This function takes a matrix and downsamples it to a target number of samples. It uses a random seed for reproducibility and allows for removing columns with small sums.
downsample_matrix(
mat,
target_n = NULL,
target_q = NULL,
seed = NULL,
remove_columns = FALSE
)
An integer matrix to be downsampled. Can be a matrix or sparse matrix (dgCMatrix).

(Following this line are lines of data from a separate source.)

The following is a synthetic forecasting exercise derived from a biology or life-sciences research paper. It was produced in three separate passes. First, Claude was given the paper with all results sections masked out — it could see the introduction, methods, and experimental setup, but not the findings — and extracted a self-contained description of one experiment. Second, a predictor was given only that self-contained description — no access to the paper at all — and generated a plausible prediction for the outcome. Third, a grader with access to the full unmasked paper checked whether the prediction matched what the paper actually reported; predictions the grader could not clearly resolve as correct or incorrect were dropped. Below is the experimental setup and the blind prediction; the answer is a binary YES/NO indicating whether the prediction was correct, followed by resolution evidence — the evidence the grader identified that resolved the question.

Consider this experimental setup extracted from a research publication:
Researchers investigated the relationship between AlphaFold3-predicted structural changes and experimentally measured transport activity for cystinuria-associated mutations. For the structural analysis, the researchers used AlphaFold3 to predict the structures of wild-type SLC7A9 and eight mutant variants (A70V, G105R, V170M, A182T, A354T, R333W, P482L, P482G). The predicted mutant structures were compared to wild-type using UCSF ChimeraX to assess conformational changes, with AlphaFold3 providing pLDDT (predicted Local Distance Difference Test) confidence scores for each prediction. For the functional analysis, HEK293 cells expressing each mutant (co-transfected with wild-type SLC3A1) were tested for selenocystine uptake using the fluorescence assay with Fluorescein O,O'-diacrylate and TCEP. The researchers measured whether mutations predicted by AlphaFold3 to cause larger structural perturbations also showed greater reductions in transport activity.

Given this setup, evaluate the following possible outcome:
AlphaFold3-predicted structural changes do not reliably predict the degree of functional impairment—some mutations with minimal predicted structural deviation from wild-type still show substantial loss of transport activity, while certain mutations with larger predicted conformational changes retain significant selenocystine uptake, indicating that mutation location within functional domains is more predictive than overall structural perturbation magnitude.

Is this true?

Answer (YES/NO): NO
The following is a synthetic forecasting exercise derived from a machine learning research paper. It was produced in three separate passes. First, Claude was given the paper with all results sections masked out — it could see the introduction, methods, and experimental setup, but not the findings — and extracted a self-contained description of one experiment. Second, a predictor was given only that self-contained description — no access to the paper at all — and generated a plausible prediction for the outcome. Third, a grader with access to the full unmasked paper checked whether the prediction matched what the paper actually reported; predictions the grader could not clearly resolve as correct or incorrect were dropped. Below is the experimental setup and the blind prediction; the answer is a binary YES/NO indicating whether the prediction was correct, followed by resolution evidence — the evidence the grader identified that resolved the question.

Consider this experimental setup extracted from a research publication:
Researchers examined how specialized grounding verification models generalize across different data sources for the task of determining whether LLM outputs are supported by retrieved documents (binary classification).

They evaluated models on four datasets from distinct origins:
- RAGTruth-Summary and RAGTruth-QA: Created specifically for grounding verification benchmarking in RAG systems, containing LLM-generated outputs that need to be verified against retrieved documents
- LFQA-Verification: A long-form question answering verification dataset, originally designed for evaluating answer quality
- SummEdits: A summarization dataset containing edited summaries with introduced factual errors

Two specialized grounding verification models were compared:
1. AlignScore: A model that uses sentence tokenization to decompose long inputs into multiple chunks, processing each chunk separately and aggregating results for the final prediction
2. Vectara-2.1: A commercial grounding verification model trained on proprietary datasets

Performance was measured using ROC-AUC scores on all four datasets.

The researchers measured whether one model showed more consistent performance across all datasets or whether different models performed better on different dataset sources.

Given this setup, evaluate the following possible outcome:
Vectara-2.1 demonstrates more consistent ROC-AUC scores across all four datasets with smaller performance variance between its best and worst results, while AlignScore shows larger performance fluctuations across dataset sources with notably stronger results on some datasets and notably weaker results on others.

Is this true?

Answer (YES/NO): NO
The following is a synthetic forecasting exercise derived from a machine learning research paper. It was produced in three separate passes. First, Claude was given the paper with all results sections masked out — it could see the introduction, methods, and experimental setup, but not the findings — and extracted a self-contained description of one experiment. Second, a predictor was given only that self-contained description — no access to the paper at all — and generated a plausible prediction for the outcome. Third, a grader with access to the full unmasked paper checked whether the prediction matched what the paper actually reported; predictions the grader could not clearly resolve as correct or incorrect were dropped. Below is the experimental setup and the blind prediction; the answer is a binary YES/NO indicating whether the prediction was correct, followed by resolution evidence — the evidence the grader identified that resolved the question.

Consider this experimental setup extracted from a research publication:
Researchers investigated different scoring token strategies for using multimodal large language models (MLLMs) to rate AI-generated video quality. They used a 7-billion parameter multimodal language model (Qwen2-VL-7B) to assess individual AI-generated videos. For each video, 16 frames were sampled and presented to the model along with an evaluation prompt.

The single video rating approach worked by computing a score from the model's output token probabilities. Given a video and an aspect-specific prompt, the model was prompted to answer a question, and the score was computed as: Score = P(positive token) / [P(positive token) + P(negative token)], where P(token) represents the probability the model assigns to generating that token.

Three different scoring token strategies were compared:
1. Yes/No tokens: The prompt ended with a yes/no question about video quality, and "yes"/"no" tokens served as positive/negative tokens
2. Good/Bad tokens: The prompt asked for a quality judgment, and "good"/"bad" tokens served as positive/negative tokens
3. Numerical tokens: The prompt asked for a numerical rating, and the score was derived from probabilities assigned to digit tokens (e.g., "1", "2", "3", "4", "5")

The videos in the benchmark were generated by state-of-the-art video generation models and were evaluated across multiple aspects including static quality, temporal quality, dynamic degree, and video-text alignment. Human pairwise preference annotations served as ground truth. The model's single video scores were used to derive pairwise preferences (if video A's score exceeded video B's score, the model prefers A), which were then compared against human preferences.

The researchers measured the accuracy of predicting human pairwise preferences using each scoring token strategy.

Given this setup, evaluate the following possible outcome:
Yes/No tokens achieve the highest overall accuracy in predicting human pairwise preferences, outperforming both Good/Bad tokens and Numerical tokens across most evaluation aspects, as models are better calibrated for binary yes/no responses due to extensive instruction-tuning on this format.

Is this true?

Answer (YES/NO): NO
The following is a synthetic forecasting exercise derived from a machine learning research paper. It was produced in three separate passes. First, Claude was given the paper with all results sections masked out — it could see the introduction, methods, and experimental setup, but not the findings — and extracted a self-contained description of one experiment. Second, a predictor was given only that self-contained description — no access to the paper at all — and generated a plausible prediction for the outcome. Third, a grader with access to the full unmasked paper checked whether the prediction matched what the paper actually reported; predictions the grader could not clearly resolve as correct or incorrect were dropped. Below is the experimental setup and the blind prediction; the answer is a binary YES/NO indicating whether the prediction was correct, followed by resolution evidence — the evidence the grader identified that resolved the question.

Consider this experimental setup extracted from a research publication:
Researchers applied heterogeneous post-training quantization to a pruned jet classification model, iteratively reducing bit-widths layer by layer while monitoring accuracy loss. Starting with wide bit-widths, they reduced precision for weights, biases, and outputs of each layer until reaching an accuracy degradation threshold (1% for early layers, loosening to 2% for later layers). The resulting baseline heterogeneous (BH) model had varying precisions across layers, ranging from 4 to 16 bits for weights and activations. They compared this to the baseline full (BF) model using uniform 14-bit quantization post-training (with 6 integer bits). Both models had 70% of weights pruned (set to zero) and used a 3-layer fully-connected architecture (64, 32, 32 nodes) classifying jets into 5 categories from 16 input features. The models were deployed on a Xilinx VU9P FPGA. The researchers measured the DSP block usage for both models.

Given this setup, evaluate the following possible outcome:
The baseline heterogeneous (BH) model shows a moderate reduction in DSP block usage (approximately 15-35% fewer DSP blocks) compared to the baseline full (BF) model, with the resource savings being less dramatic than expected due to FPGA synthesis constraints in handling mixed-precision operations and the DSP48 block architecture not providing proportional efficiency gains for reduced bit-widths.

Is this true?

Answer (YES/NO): NO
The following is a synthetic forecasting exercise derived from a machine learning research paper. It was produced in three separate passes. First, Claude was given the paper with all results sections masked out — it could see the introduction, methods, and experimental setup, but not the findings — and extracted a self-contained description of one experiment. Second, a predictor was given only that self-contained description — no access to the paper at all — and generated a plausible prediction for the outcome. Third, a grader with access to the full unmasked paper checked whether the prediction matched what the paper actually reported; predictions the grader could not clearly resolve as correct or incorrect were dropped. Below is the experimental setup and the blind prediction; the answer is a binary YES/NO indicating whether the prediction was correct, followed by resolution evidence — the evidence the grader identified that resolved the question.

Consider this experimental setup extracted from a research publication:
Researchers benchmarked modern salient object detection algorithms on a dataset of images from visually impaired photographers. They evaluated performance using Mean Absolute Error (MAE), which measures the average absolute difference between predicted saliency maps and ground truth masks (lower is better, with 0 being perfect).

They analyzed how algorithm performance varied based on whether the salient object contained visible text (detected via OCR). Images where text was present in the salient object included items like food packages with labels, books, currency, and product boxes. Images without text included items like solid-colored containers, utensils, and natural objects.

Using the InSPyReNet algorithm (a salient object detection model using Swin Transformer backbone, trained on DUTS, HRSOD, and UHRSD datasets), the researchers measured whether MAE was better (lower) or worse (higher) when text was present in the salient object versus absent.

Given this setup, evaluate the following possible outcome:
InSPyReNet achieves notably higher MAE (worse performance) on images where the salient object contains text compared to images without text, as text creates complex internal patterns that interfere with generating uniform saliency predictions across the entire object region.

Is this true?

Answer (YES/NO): NO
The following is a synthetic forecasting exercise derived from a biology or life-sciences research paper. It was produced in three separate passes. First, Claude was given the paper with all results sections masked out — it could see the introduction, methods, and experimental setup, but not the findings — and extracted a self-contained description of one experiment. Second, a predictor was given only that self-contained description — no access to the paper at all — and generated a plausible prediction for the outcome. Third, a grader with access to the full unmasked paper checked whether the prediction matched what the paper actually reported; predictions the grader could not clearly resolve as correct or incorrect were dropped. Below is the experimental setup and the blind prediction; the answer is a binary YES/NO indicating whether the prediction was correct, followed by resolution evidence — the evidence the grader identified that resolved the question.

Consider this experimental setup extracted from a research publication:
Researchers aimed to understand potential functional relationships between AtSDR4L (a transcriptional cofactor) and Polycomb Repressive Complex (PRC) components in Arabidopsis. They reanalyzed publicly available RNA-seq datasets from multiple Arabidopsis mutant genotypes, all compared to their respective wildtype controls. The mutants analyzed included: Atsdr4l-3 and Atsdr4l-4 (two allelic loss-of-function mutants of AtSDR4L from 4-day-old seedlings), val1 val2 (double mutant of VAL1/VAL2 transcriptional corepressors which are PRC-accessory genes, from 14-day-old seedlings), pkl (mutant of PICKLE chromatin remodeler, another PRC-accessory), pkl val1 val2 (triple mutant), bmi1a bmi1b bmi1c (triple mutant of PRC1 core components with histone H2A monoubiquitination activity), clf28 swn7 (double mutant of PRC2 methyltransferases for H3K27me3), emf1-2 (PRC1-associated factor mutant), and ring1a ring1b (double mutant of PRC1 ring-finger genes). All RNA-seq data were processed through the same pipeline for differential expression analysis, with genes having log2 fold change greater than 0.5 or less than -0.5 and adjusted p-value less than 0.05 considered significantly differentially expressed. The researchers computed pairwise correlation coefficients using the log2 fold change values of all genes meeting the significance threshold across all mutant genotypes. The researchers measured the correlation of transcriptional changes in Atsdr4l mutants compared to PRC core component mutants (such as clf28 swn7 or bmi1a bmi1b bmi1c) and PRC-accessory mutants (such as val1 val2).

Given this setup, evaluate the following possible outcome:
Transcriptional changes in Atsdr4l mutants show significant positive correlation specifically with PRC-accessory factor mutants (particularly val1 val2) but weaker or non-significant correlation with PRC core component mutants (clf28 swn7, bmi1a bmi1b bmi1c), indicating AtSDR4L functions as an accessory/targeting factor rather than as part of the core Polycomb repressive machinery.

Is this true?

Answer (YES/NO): NO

If the matrix contains NAs, the function will run significantly slower. Values that are
not integers will be coerced to integers using floor()
.
The target number of samples to downsample to.
A target quantile of sums to downsample to. Only one of 'target_n' or 'target_q' can be provided.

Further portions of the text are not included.